Fantasy and Delusion: A Look At The Half-blood Prince
In reality, this is a continuation of the series I started some time ago called “What to Make of Dragons.” This is Part 6, I believe, since my post last week on The Enclave was also part of the same, though I didn’t remember to name it as such.
To refresh your memory, I am addressing some of the criticisms thrown by Christians at fantasy. The booklet “In Defence of Fantasy” by Andrew Lansdown has served as an excellent jumping-off point. Today I want to look at the criticism that says fantasy depicts things that have no basis in reality.
This is a corollary to the criticism that says fantasy is untrue and therefore should not be something Christians waste time on.
I’ve tried to counter that misconception by looking at Vanish by Tom Pawlik and The Enclave by Karen Hancock. But what about a fantasy like Harry Potter?
This week I went to see the movie Harry Potter and the Half-blood Prince so of course this story is fresh on my mind. So, what about the charge that says readers, particularly young ones, will be fooled by fantasy? Aren’t Harry Potter fans led into the occult by seeing Harry and his friends and enemies casting spells and using potions?
Well, let me ask another question. Are these fans fooled into thinking they can fly to school on brooms? Has there been an upsurge of broom sales? Maybe of the toy kind, but are we seeing poor frustrated children astraddle crying, “Up! Up!” as they gently push off the ground? Is anyone buying Nembus 5000’s?

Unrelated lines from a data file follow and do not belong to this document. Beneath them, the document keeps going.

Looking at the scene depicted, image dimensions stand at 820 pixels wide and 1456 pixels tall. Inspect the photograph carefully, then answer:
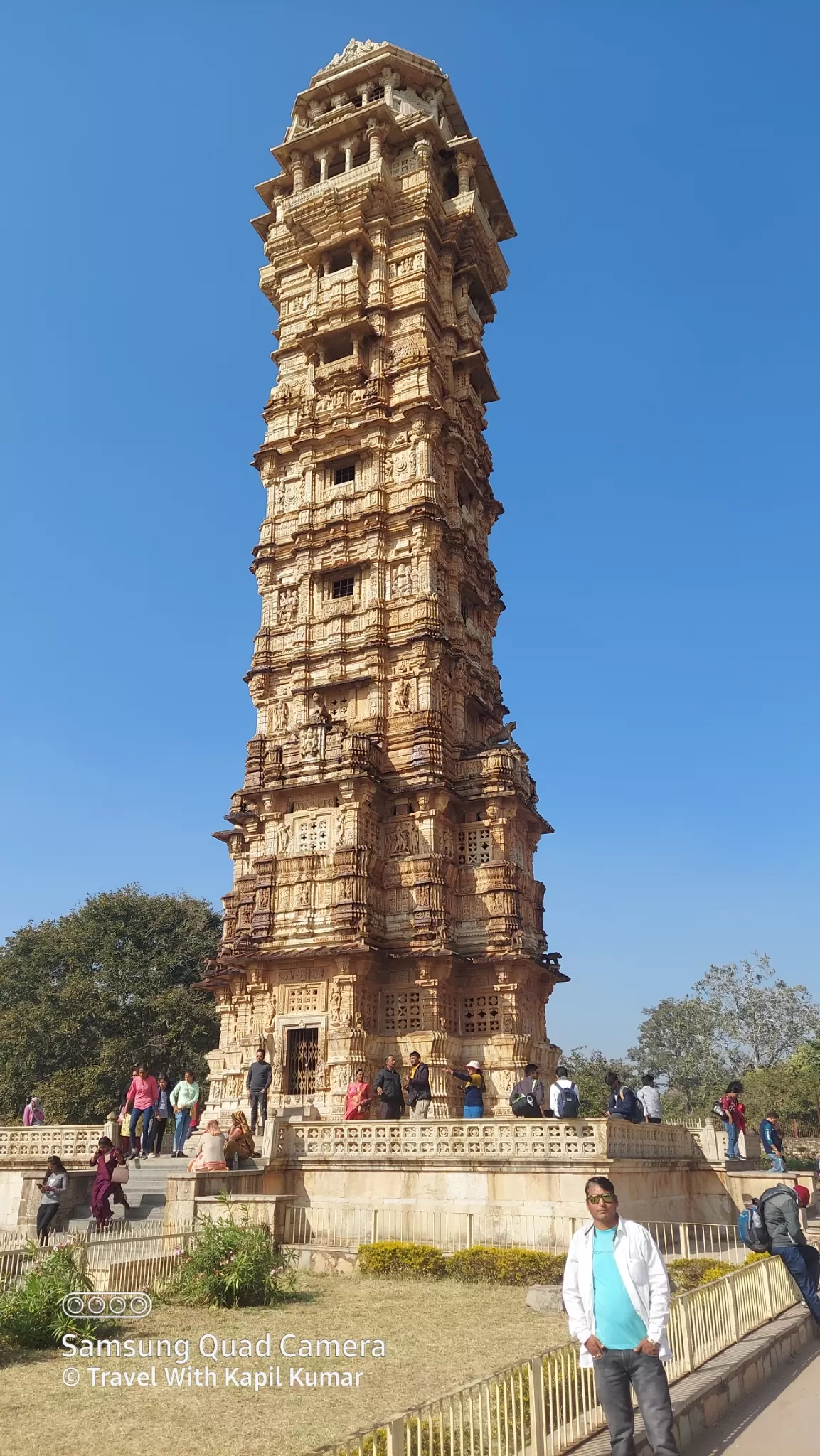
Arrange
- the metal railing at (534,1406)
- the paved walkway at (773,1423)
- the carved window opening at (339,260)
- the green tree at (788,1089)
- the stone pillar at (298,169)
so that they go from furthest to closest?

Or how about the really dark magic. Has there been an upsurge of people killing others to stretch their souls, divide them, and store them in a horcrux as a way to obtain immortality?
My point is, regardless that the wildly popular series drew millions of readers, there has apparently not been a comparable wide belief in the actuality of the fantasy elements. By and large, this is so because we humans have the ability to know the real apart from the pretend.
When I was growing up in a Christian home, I remember finding out that Santa Claus was pretend, and asking if Jesus was then also pretend. No, I was told. And I never questioned it. The evidences I had about Jesus and Santa made it abundantly clear that the two were not the same.
In his essay “On Three Ways of Writing for Children,” C. S. Lewis wrote some important things on this subject, quoted by Lansdown:
The fairy tale is accused of giving children a false impression of the world they live in. But I think no literature that children could read gives then less of a false impression. I think what profess to be realistic stories for children are far more likely to deceive them. I never expected the real world to be like the fairy tales. I think that I did expect school to be like the school stories … I do not mean that school stories for boys and girls ought not be written. I am only saying that they are far more liable to become ‘fantasies’ in the clinical sense than fantastic stories are. And this distinction holds for adult reading too. The dangerous fantasy is always superficially realistic.
I couldn’t help but think of some of the Christian fiction I’ve read in which a character comes to Christ and all other problems and conflicts resolve thereafter. That kind of “realism” makes people apart from Christ think believers are shallow or deluded, maybe both.
But fantasies promise no such perfect resolutions apart from the fantasy world, though a happy-ever-after ending can be understood within the context of the pretend to point to a right resolution bringing positive change. It is win-win. No false promises, yet absolute truth.
That’s what the Bible offers, after all. We see the ultimate reality ahead—eternal life. But today, a life with Christ means I struggle and hope and believe and repent and pray and trust and wait and watch and obey. I have not yet sat down to the marriage feast of the lamb. I have not yet received my full inheritance. I look forward, and this is the reality fantasy can give readers: the hunger and thirst for the eternal that is up ahead.